## Supplied entries
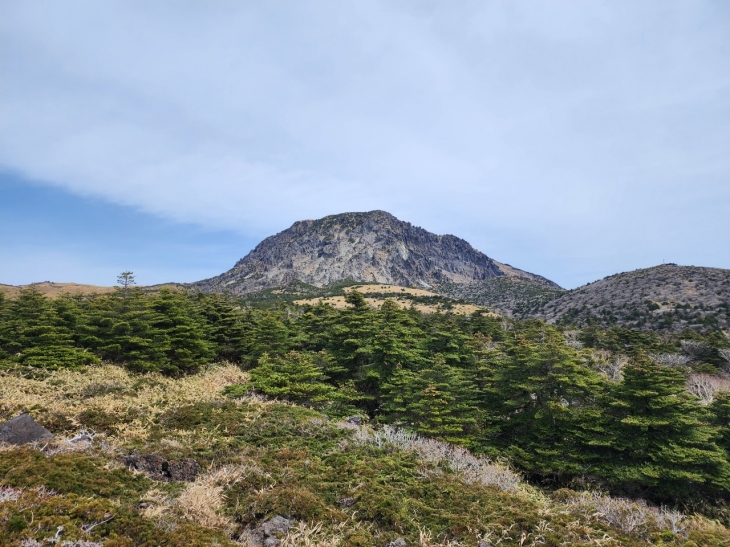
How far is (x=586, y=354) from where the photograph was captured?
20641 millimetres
==
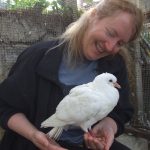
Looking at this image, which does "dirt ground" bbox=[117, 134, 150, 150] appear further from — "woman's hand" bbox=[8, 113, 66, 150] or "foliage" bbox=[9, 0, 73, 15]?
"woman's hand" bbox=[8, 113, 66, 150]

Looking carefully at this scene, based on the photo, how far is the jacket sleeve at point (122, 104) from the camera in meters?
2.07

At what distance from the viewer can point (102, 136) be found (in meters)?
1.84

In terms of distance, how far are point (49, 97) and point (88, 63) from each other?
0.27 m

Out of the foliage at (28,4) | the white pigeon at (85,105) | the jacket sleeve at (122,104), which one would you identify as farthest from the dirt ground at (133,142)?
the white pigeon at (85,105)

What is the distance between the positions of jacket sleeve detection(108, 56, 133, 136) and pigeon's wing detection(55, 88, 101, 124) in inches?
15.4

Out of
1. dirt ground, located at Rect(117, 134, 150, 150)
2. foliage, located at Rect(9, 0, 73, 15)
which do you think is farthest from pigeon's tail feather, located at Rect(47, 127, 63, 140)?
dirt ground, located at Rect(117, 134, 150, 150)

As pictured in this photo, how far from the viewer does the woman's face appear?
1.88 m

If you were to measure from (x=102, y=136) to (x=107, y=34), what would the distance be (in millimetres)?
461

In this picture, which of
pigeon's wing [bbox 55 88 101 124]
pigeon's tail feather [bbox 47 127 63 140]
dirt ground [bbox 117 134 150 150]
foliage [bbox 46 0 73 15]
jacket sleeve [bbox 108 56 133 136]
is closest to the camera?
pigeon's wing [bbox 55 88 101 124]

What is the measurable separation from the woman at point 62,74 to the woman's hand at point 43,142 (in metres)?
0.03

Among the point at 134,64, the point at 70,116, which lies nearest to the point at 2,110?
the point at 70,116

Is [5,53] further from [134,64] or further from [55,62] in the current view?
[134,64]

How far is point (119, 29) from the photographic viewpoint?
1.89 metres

## Task prompt
Reproduce only the lines from the line with "What is the measurable" up to and including the line with "1.89 metres", replacing "further" with "farther" and leaving everything else unchanged.

## Task response
What is the measurable separation from the woman at point 62,74 to the woman's hand at point 43,142 (in metres)?
0.03

Among the point at 134,64, the point at 70,116, which lies nearest to the point at 2,110?
the point at 70,116

Is [5,53] farther from [134,64] or farther from [55,62] in the current view?
[134,64]

How far is point (119, 29) from the photographic viewpoint?
1.89 metres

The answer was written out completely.